Anybody remember Federation? It was (is?) a text based online game that was on Genie then AOL then the net proper. The coolest thing about it was that after you gained a certain status in the game, you got to create your own planet in the game. Complete with it's own economy (sorta, each player was like a corporation).
If you advanced far enough past that, you got your own fiefdom of planets to control (the players in your system had to pay tax or something like that, it's been awhile).
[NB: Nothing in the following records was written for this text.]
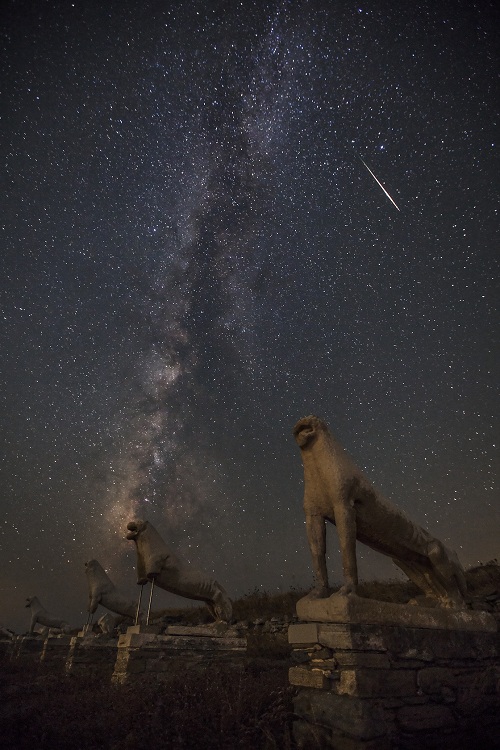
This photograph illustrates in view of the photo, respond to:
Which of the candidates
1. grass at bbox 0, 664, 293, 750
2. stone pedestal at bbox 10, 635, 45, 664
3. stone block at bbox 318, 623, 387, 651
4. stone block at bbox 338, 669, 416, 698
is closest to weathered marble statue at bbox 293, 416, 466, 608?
stone block at bbox 318, 623, 387, 651

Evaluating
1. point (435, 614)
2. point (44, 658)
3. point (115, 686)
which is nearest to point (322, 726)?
point (435, 614)

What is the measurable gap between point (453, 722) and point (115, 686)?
599 centimetres

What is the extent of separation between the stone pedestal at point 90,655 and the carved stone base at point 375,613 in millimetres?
8700

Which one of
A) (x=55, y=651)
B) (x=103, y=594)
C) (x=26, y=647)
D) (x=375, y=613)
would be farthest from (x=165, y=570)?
(x=26, y=647)

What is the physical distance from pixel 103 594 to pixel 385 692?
12.4 meters

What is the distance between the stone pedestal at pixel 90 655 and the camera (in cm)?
1097

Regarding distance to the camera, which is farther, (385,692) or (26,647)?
(26,647)

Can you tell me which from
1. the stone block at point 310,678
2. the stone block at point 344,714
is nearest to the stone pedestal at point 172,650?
the stone block at point 310,678

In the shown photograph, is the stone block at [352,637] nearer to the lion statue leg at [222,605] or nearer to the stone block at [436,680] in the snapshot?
the stone block at [436,680]

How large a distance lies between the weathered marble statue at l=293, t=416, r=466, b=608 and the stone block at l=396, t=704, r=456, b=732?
117 centimetres

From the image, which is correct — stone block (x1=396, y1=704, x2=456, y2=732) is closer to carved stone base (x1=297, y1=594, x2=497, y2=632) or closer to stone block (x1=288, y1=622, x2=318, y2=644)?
carved stone base (x1=297, y1=594, x2=497, y2=632)

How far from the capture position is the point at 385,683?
4.23 meters

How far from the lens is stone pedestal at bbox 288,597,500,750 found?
3.97 m

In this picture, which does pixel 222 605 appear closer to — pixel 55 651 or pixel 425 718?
pixel 55 651
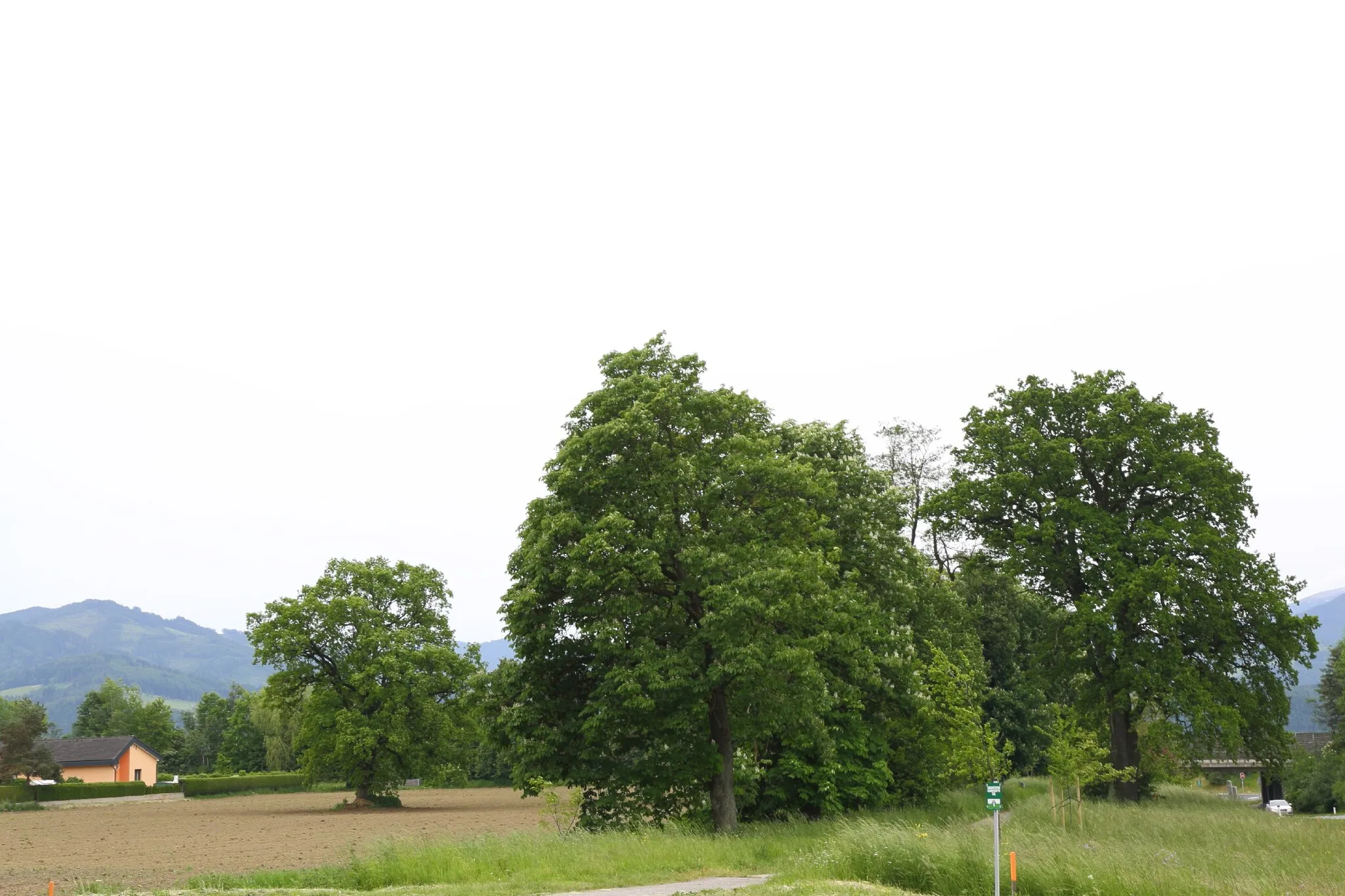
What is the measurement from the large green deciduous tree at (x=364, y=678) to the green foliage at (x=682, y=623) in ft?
117

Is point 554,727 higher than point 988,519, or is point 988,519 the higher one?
point 988,519

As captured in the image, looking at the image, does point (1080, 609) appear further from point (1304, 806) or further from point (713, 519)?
point (1304, 806)

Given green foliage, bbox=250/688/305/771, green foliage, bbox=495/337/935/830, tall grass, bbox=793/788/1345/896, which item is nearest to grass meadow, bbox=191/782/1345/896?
tall grass, bbox=793/788/1345/896

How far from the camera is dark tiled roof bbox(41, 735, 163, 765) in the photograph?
407 feet

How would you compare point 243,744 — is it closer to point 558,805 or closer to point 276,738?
point 276,738

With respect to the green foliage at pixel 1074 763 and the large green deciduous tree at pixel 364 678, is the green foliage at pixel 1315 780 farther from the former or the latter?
the large green deciduous tree at pixel 364 678

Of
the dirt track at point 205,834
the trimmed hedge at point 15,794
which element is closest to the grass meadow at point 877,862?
the dirt track at point 205,834

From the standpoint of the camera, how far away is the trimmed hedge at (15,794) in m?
81.2

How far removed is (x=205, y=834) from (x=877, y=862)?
3990 centimetres

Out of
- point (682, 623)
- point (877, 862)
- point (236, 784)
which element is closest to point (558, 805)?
point (682, 623)

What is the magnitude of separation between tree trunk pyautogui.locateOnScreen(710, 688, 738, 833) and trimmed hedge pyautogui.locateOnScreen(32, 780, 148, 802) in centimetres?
7580

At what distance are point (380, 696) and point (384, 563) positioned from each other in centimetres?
983

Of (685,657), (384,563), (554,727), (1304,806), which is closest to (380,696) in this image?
(384,563)

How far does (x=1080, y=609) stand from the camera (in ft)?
125
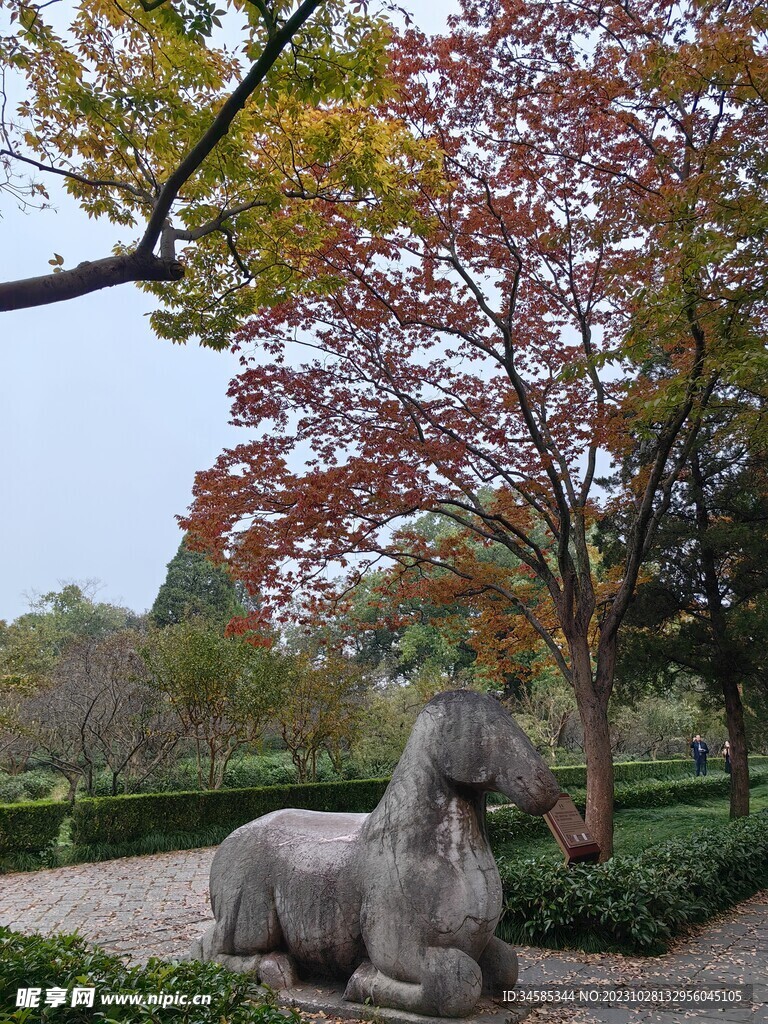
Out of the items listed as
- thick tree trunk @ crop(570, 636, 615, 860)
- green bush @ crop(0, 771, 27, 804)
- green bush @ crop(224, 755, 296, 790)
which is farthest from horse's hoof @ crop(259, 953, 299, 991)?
green bush @ crop(0, 771, 27, 804)

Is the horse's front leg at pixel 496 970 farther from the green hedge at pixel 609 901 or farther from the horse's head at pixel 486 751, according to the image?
the green hedge at pixel 609 901

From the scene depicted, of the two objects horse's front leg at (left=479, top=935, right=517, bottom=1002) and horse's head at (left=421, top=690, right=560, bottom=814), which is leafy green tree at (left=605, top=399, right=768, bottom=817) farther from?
horse's head at (left=421, top=690, right=560, bottom=814)

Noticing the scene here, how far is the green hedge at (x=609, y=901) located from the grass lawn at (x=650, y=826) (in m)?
1.49

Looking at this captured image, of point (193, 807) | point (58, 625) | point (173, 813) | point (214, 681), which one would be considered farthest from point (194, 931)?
point (58, 625)

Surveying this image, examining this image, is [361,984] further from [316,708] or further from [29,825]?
[316,708]

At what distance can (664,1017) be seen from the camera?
4.04 metres

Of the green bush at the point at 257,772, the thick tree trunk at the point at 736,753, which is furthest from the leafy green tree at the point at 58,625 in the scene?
the thick tree trunk at the point at 736,753

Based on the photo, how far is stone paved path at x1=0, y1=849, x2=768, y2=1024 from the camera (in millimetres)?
4184

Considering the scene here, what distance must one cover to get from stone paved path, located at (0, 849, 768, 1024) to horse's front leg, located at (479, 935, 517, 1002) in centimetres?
23

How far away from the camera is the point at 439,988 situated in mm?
3352

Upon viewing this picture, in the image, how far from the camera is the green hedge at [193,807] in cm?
1117

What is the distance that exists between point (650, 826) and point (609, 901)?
8.77 m

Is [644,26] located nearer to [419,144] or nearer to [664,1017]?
[419,144]

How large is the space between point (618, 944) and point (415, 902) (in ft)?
9.89
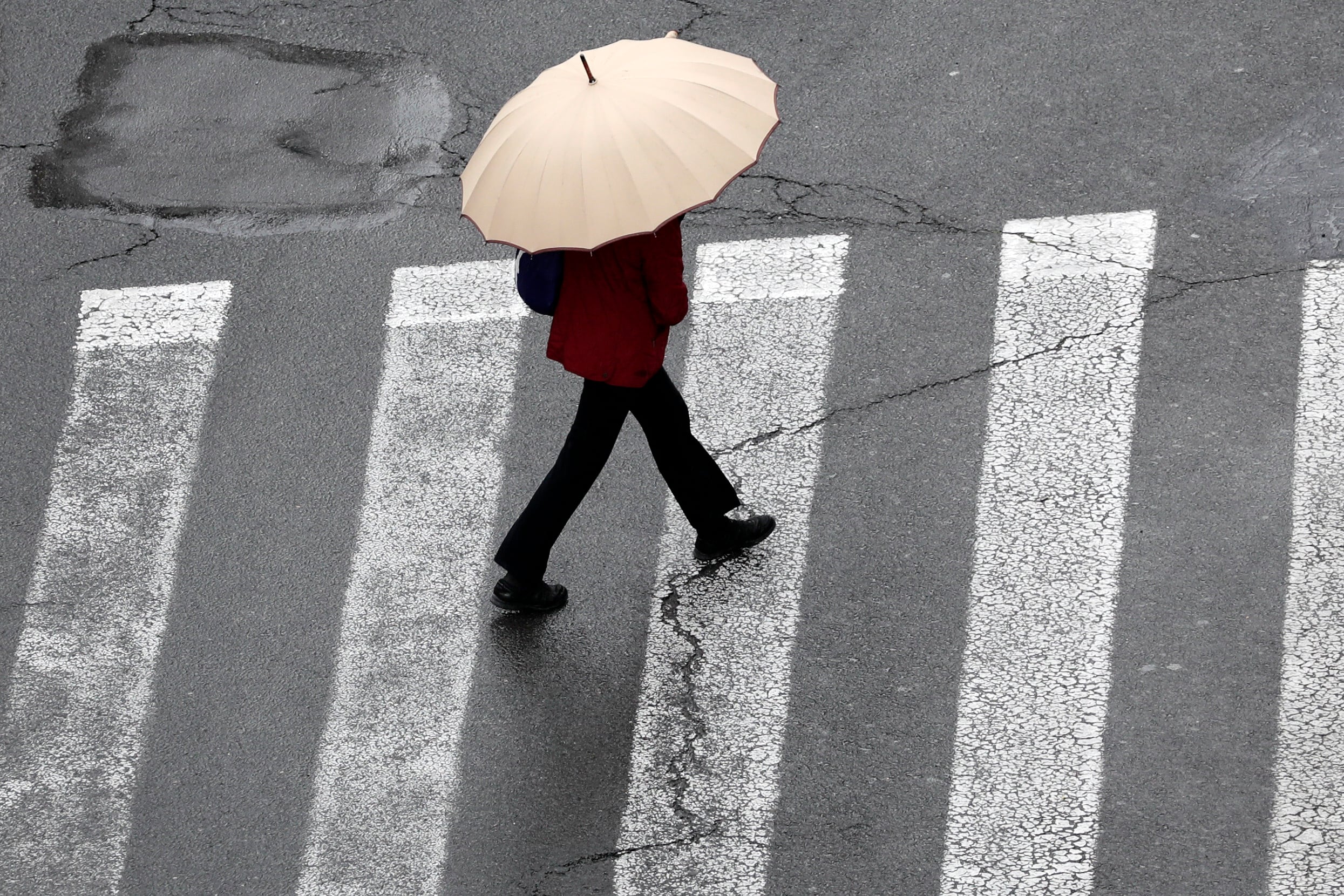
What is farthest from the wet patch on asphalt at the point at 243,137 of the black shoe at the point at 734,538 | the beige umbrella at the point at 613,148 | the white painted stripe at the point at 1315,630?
the white painted stripe at the point at 1315,630

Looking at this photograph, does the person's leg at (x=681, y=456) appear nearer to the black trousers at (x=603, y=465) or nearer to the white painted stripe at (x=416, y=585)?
the black trousers at (x=603, y=465)

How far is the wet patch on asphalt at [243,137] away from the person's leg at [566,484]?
222cm

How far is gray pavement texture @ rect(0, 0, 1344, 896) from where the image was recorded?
572cm

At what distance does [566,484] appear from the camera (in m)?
6.11

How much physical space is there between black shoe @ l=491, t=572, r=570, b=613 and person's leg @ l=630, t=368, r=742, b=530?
587 mm

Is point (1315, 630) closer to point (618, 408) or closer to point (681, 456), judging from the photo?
point (681, 456)

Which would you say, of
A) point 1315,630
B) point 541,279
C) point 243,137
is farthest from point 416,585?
point 1315,630

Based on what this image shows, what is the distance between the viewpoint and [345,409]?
7070 millimetres

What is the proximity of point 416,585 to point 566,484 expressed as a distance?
812 mm

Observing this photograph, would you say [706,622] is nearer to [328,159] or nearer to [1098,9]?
[328,159]

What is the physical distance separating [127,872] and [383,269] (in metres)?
2.96

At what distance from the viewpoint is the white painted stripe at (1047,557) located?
18.0 feet

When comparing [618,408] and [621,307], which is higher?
[621,307]

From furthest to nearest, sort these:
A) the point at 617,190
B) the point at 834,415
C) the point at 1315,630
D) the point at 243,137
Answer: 1. the point at 243,137
2. the point at 834,415
3. the point at 1315,630
4. the point at 617,190
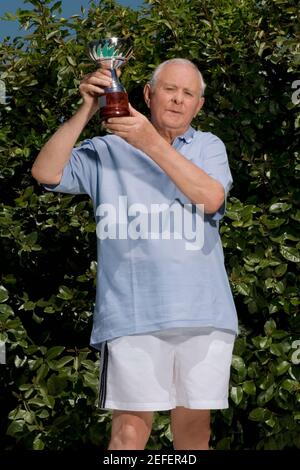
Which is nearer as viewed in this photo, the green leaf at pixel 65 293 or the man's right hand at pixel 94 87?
the man's right hand at pixel 94 87

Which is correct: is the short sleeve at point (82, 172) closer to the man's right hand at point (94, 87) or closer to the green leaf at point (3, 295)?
the man's right hand at point (94, 87)

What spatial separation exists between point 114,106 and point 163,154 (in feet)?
0.69

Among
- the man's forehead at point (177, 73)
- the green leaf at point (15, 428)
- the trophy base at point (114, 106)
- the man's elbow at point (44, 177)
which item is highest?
the man's forehead at point (177, 73)

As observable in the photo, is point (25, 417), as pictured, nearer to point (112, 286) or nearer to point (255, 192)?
point (112, 286)

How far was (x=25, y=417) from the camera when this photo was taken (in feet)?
Answer: 13.1

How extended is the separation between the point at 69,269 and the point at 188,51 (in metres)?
1.16

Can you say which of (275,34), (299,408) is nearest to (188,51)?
(275,34)

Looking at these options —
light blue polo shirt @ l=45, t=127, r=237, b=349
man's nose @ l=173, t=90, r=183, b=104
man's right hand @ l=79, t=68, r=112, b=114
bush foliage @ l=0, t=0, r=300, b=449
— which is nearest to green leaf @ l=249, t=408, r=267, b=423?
bush foliage @ l=0, t=0, r=300, b=449

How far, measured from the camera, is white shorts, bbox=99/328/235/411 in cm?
302

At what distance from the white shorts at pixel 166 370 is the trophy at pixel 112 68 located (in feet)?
2.33

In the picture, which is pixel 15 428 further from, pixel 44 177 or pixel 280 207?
pixel 280 207

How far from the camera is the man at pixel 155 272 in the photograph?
9.86 ft

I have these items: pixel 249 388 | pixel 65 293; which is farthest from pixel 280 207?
pixel 65 293

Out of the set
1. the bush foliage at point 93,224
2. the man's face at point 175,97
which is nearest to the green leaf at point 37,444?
the bush foliage at point 93,224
The majority of the world created itself as a function of the game, so it was impossible to "finish" the game.Look at the Sims, the thing takes on a life of it's own.
If someone can figure out how to do an everquest/SWG/diablo type game, with unlimited player created worlds, using even a third of the graphics abilites availabe.... That would be sweet!Free Mac Mini Yeah, it's
The MMORPGs that have really worked have either used totally made up worlds based on generic fantasy (Everquest, for example), generic science-fiction (Anarchy Online...yes, I know the game didn't do well, but that was because they totally botched the launch), or existing mythologies that people know enough to find familiar but not well enough to identify too strongly with specific mythological characters (Dark Age of Camelot).